Residential evictions in Washington state are ruled by the Residential Landlord Tenant Act (RLTA). The RLTA says no landlord can remove a tenant or end a lease unless they follow the steps written into the law. Locking tenants out, preventing a tenant from using the rental, or cutting off utilities has been illegal in Washington for a long time. If you are a victim of these actions read this informational packet.
The only legal way to evict someone is through a court case. All eviction cases are called “Unlawful Detainer Actions.”
All evictions and ending a lease requires written notice. The written notice will say different things, based on the reasons for the eviction. For example, if the eviction is for not paying rent, the notice will be called 14-Day Pay or Vacate. Whatever the notice is for, it must have the right words on it and the correct number of days. It also must be handed to a person who lives in the home, or taped to the front door and mailed to you. The notice should explain what you need to do to stop the eviction. A 14-Day pay or vacate notice will say exactly how much you need to pay, and if you pay they can’t evict you.
The notice will always have a time frame 10 or 14 days is common. It could be as short as 3 days or as long as 120 days, depending on the reason for the eviction. Whatever the time is, that’s how long the landlord must wait before starting the court process of eviction. For example, the landlord can go to court 15 days after giving you a pay or vacate.
Summons and Complaint
When the landlord goes to the court, they have to give you a document called a complaint, and a document called a summons. The landlord’s attorney will send someone to give you both of these documents at one time. These documents must be handed to someone who lives in the residence.
The summons will have in bold letters a date and time when you need to respond in writing. The date should be at least a week after you receive the summons. If the landlord, or their attorney doesn’t have a written notice from you on the day in the summons, you will lose the case. The summons should give you a phone number for you to call to see if you qualify for free legal services.
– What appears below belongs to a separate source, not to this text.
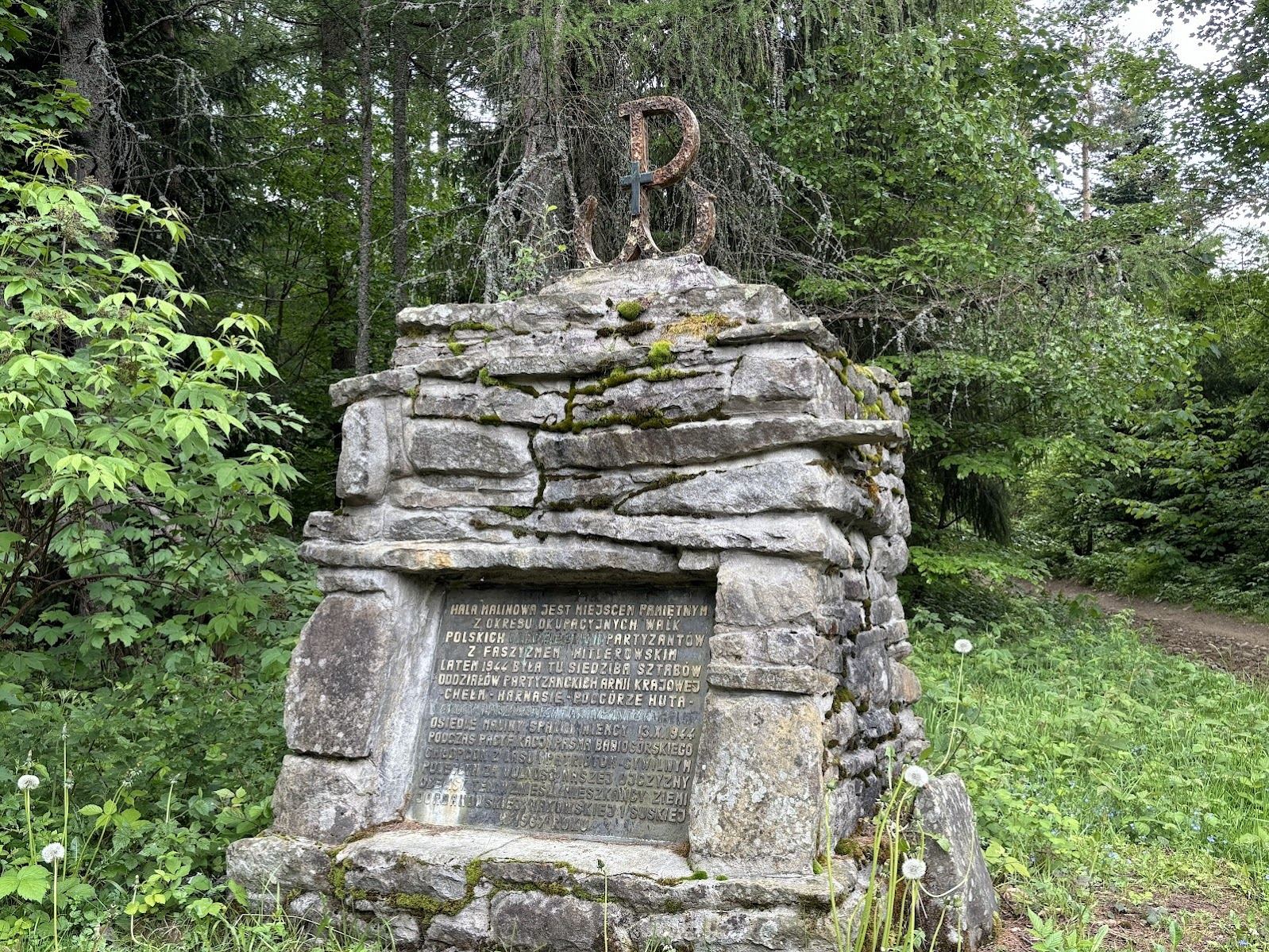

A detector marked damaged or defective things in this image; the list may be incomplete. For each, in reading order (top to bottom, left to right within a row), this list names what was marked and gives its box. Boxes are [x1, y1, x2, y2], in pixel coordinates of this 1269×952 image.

rusty metal symbol [573, 96, 716, 266]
The “complaint” is a legal document that explains to the court why you should lose your housing. The complaint might have other documents attached to it, like police reports, ledgers or a statement from a witness. This document will give you most of the information you will need to fight the eviction.
When you receive a summons and complaint you need to act quickly. Immediately call the Right To Council screening hotline at 1 (855) 657-8387. You also need to write a “notice of appearance” and send it to the address on the Summons. Your “notice of appearance” is a letter with your name and mailing address saying you want to fight the eviction. You need to sign the notice of appearance.
Your Day in Court
If your landlord still wants to evict you, they will have to schedule a court date. You will receive notice of a Show Cause hearing. The notice is an order from a judge telling you to show up at court at a day and time. This is your eviction hearing. If you don’t have a lawyer, and you have low income, go to the hearing and ask the judge to appoint a lawyer.
If You Lose The Eviction Case
When the landlord proves to the court that you should not keep the rental, the court makes an order. The eviction court order is called a Writ of Restitution. The Writ orders the sheriff to go to your house and leave a notice. This can take a few days or even a couple of weeks. At least three days after the notice is posted, the sheriff must come back and take you from the house. The sheriff cant talk about the eviction case or how bad your landlord is. They must follow the court orders in the Writ of Restitution or they are breaking the law.